▶ [WHAT IS BEING ASKED] Please reproduce the part of the excerpt about the customs of two rabbis that falls between "R’ Mordechai Schwab" and "Raphael Mendlowitz, shlita)", inclusive.

R’ Mordechai Schwab z”l (rosh yeshiva of Mesivta Bais Shraga in Monsey; brother of R’ Shimon Schwab z”l) used to wear his suits until they were so worn that they could not be used again. When he disposed of a suit, he would fold it neatly, and he would say to it, “Thank you! You have served me well.”
Afterward, he would place the suit carefully in a plastic bag and seal the bag before placing the whole package in the garbage - exactly the way one disposes of shaimos / pages containing words of Torah. (Heard from his student, R’ Raphael Mendlowitz, shlita)
R’ Nachum Ze’ev Bornstein z”l
R’ Bornstein, the author of a Talmudic commentary entitled Agudat Ezov, was born in 1821 and died in 1885. One of his sons was the Sochatchover Rebbe, R’ Avraham Bornstein, known as the “Avnei Naizer,” after his collection of halachic responsa. (R’ Avraham’s son, in turn, was known as the “Shem M’Shmuel.”)
It is related that for many years, the older R’ Bornstein used the following method to select the etrog over which he would recite the berachah: at the end of Yom Kippur, before havdalah, he would dip his hand into a box of etrogim, take one out, and put it away until the morning of the first day of Sukkot without even looking at it. Remarkably, he always ended up with the nicest etrog in town.
A few years before his death, R’ Bornstein stopped this practice and began selecting his etrog. When one of his grandchildren asked the reason for his earlier practice and the reason that he changed his custom, R’ Bornstein explained:
G-d created man inherently good, and a good person is automatically drawn to that which is good. However, through his sins, man poisons himself and loses the ability to find good instinctively.

▶ [EXTRACTED RECORDS]
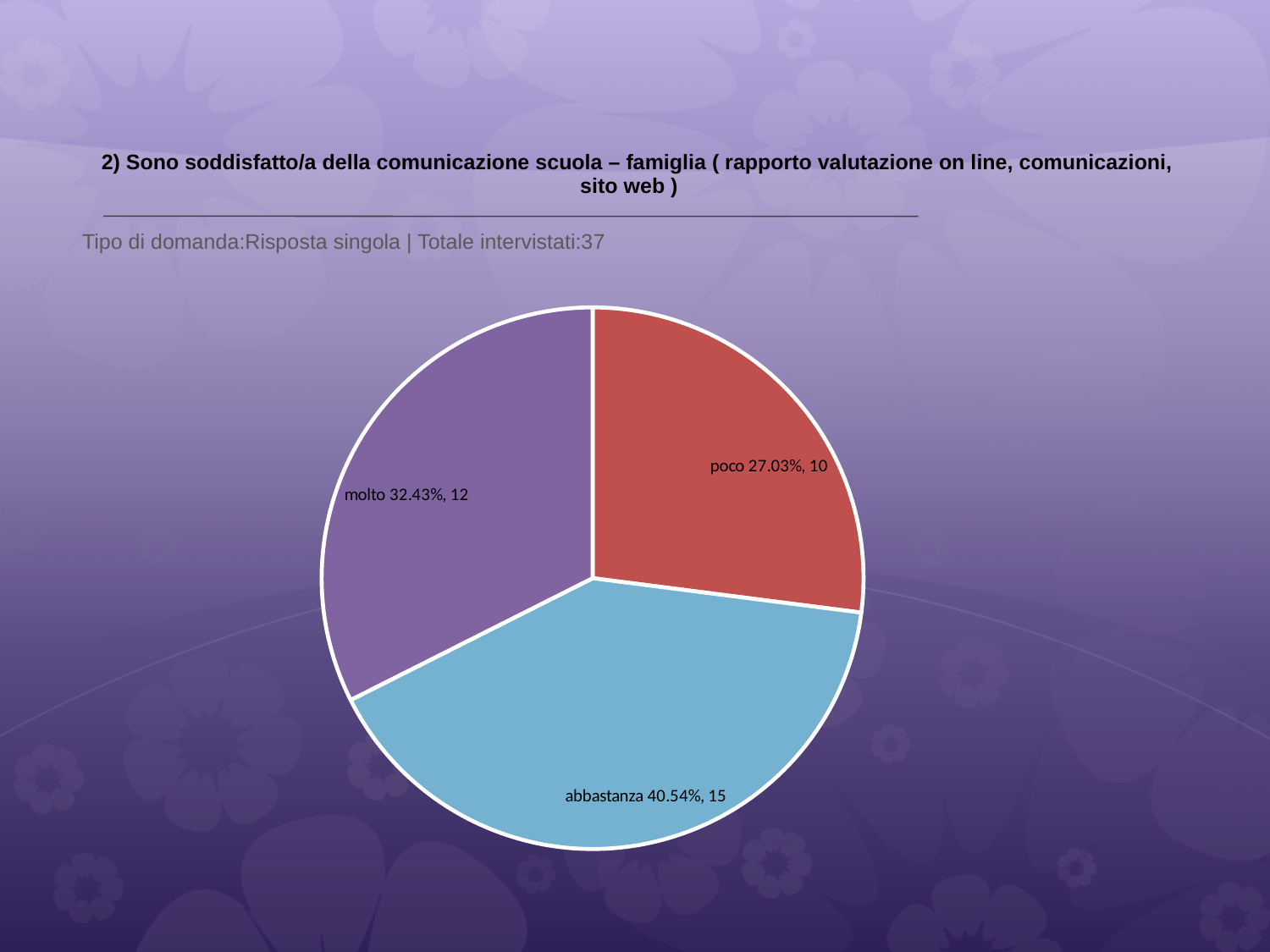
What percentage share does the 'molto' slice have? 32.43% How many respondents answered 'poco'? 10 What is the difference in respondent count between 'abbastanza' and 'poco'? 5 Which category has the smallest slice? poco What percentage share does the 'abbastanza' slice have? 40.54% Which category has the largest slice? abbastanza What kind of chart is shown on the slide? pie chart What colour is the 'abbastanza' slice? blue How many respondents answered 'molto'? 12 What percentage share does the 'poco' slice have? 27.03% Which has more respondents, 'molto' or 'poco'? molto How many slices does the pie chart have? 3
...
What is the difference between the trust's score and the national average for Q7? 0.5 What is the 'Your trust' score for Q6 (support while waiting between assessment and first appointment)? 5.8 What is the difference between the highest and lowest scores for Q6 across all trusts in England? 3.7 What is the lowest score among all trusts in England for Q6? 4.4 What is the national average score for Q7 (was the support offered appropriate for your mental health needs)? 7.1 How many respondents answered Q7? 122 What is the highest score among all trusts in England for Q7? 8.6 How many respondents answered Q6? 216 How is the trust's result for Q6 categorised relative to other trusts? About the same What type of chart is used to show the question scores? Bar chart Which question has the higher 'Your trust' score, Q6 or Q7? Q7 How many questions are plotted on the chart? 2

▶ [ANSWER FOR THE TASK]
R’ Mordechai Schwab z”l (rosh yeshiva of Mesivta Bais Shraga in Monsey; brother of R’ Shimon Schwab z”l) used to wear his suits until they were so worn that they could not be used again. When he disposed of a suit, he would fold it neatly, and he would say to it, “Thank you! You have served me well.”
Afterward, he would place the suit carefully in a plastic bag and seal the bag before placing the whole package in the garbage - exactly the way one disposes of shaimos / pages containing words of Torah. (Heard from his student, R’ Raphael Mendlowitz, shlita)